Boiling to death, was, perhaps, the most vindictive and atrocious of all the kinds of punishment formerly used in England. It was not allowed by the common law, but, in order to deal more effectually, as was supposed, with the crime of wilful poisoning, which had previously been a very rare offence in England, and which was regarded as the most detestable of all species of deaths because it could, of all others, be the least prevented either by man-hood or fore-thought, a new statute was passed in the twenty second year of the reign of Henry VIII. (22 Henry VIII., c. 9), which made the offence high treason, punishable by this grievous and lingering death without benefit of clergy.
It seems probable that this extraordinary punishment was adopted by the legislature from the peculiar circumstances of the crime which gave rise to it. There is a statement in the preamble of the statute, to the effect that a cook named Rose (variously described by historians as Rose, Roose, and Rouse), had placed some poison in a large pot of porridge, prepared for the Bishop of Rochester’s family and for the poor of the parish, whereby sixteen residents in the Bishop’s house and a number of poor persons, who were fed with the remains of the porridge, narrowly escaped with their lives, and a man and a woman were killed outright. By a retrospective clause of the statute, Rose was ordered to be boiled to death, and a similar sentence was for the future to be passed upon all persons guilty of the heinous offence of wilful poisoning, which was thereafter to be deemed in law, high treason. Rose was publicly boiled to death in Smithfield, in pursuance of the statute, on April 5, 1531, and the event was duly recorded, among other chronological notes, in a list of the bailiffs of Ludlow, from the year of the grant of the charter of Edward IV., in 1461, to the year 1783. (1531:- “Also, there was a cooke boyled in Smithfield for poysoninge.” The occurrence is also related in Rapin’s History of England, 2nd Ed., Vol. i., p. 792.)

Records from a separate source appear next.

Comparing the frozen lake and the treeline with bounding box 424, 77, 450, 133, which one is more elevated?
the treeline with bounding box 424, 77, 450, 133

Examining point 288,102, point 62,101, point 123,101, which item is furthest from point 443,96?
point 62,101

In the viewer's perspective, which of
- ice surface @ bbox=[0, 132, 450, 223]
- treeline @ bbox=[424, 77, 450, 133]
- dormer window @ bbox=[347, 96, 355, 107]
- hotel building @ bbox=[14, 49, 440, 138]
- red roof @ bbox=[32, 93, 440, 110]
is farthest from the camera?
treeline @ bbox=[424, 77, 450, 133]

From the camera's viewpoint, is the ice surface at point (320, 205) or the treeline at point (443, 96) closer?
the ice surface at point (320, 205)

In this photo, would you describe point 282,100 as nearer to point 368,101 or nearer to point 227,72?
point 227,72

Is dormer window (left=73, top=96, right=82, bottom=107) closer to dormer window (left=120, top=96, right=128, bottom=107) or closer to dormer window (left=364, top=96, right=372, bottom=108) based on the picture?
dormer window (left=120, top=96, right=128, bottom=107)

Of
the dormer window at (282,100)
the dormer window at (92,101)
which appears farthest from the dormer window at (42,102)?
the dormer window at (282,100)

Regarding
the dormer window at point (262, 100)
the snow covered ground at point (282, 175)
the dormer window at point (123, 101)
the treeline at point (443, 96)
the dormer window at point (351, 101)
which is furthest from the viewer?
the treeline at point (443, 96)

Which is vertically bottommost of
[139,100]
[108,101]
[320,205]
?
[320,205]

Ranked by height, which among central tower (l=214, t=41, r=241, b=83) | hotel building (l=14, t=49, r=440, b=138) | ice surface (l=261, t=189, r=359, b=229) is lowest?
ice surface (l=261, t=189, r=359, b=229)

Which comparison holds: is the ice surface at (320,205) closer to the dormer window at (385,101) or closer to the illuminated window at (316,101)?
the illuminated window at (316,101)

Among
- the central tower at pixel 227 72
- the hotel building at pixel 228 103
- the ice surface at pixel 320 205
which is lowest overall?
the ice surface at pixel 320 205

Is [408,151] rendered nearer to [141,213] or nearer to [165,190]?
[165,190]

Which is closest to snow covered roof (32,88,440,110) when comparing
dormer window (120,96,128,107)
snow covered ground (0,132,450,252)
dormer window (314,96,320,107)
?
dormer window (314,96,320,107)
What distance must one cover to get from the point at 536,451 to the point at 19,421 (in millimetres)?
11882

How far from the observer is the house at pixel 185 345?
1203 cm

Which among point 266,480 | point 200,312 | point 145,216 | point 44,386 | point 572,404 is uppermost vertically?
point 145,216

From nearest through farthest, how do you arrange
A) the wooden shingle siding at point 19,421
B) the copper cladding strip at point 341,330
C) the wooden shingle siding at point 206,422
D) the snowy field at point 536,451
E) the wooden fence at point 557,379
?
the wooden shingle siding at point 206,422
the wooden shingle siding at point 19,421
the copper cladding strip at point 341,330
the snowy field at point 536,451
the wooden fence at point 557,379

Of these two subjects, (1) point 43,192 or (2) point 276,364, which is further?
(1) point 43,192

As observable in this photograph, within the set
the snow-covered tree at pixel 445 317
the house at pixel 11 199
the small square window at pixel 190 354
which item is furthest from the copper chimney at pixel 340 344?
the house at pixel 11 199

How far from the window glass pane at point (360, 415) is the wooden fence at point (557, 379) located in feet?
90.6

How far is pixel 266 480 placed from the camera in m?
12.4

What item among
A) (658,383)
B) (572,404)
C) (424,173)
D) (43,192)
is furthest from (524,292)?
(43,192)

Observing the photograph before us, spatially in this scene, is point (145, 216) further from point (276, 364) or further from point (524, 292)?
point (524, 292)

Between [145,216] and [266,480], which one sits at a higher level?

On March 17, 1541, a maid was boiled to death in Smithfield, for poisoning, and again the fact was duly recorded in the same document at Ludlow. (1541:- “A maide boyled in Smithfield for poyssoning three householders.” )
It is to be hoped there were no cases in the County of Salop in which the sentence of bolding to death was passed.
The horrible nature of the punishment was, apparently too much even for the law-givers of the sixteenth century, who were accustomed to impose upon criminals, sentences of a most severe description, for, no sooner was Henry VIII dead, than an Act of Edward VI (1 Edw. VI., c. 12.) repealed the boiling statute, or “Act for Poisoning,’ and by consequence the punishment which was instituted by it. This act is rather amusing and apologetic in its terms; it practically admits the extreme severity of the punishment, but adds that it was not established without great consideration, and, for the time being, was very expedient and necessary. There was doubtless some little ground for this statement, made, as it was, at a time when murder was more commonly committed in a less subtle manner then by the cup; when the danger of a bad example was by no means imaginary; and when chemistry was not a science which could lend its powerful aid to the detection of murder.